Adele represents something truly unique within the realm of female singer-songwriters. Her vocal ability is unparalleled and the staying power of the music she creates is unmatched. For every album of hers that rests in its place within contemporary music history, many more Katy Perry and Lily Allen albums will fall by the wayside and into the depths with their disposable companions.

Adele’s latest album, 21, opens with the single “Rolling In The Deep,” a powerful song about lost love and heartbreak that serves as both a fitting introduction to Adele’s vocal talents for new listeners and a brilliant reminder for old fans.

21 continues with inspiring and deep piano and guitar accompaniments with heavy, piercing backbeats, all complementing Adele’s incredible voice. Another gem on the record comes later with the acoustic guitar-lit cover of The Cure’s “Love Song.” The song is a shift from the slightly catchier, more rhythmically charged songs that precede it on the album. The more mellow effort adds a level of depth and diversity to 21 that contrasts nicely with the energetic recordings earlier on the album such as “Rumor Has It,” giving 21 a sense of completeness.

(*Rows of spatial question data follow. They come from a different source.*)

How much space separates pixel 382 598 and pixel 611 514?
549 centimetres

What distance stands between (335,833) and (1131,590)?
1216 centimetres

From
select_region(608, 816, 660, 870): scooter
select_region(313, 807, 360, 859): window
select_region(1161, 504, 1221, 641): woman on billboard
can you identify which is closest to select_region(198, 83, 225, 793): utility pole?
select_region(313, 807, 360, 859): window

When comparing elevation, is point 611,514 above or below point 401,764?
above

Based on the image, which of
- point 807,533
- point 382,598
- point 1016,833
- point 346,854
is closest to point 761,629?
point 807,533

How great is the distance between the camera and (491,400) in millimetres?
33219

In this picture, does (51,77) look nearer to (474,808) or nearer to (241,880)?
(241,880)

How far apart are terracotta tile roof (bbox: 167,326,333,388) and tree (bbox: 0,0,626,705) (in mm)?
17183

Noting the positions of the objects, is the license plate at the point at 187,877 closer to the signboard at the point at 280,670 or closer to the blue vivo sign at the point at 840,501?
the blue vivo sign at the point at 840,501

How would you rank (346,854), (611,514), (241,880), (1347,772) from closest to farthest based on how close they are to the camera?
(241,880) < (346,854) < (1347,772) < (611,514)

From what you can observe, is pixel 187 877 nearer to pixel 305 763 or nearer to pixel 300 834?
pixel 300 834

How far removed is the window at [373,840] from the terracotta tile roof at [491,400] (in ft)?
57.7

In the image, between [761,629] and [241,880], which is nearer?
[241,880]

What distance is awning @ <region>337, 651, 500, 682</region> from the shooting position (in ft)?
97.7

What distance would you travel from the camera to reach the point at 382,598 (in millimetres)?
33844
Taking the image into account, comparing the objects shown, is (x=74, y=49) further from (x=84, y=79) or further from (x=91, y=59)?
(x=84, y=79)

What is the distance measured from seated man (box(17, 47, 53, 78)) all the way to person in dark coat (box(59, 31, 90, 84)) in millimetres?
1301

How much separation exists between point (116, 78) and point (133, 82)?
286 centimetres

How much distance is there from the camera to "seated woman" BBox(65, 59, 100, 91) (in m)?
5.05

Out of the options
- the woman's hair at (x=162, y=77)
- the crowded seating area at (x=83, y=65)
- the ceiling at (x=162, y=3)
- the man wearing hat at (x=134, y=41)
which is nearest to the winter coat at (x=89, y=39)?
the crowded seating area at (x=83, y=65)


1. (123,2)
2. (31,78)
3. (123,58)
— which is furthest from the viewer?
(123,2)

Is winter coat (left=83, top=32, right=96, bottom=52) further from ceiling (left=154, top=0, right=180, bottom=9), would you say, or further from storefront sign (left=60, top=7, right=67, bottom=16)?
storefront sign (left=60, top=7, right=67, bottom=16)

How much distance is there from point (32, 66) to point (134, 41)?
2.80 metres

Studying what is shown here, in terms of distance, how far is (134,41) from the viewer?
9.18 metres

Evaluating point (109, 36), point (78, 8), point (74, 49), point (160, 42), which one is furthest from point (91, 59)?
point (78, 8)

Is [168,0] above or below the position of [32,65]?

Stylistically, Adele doesn’t take many risks nor does she move away from the general paradigm she adhered to in her previous album 19 — creating deep, soulful blues songs. While something new is always appreciated, Adele is wise to stick to what she knows and what she’s good at. It is within this medium that her art excels and she is able to do something many aspire to but fail at: Create a legitimate pop record centered around love and heartbreak. Adele connects to the listener, making them feel her pain as she reflects on loves lost, wailing lyrics such as, ”We could have had it all,” and “Tears are gonna fall,” rolling in between introspective thoughts of a relationship destroyed. Adele invites the listener to gaze at her vulnerabilities, in turn revealing their own. In this sense, 21 fosters a connection between the artist and her audience — the mark of a great album.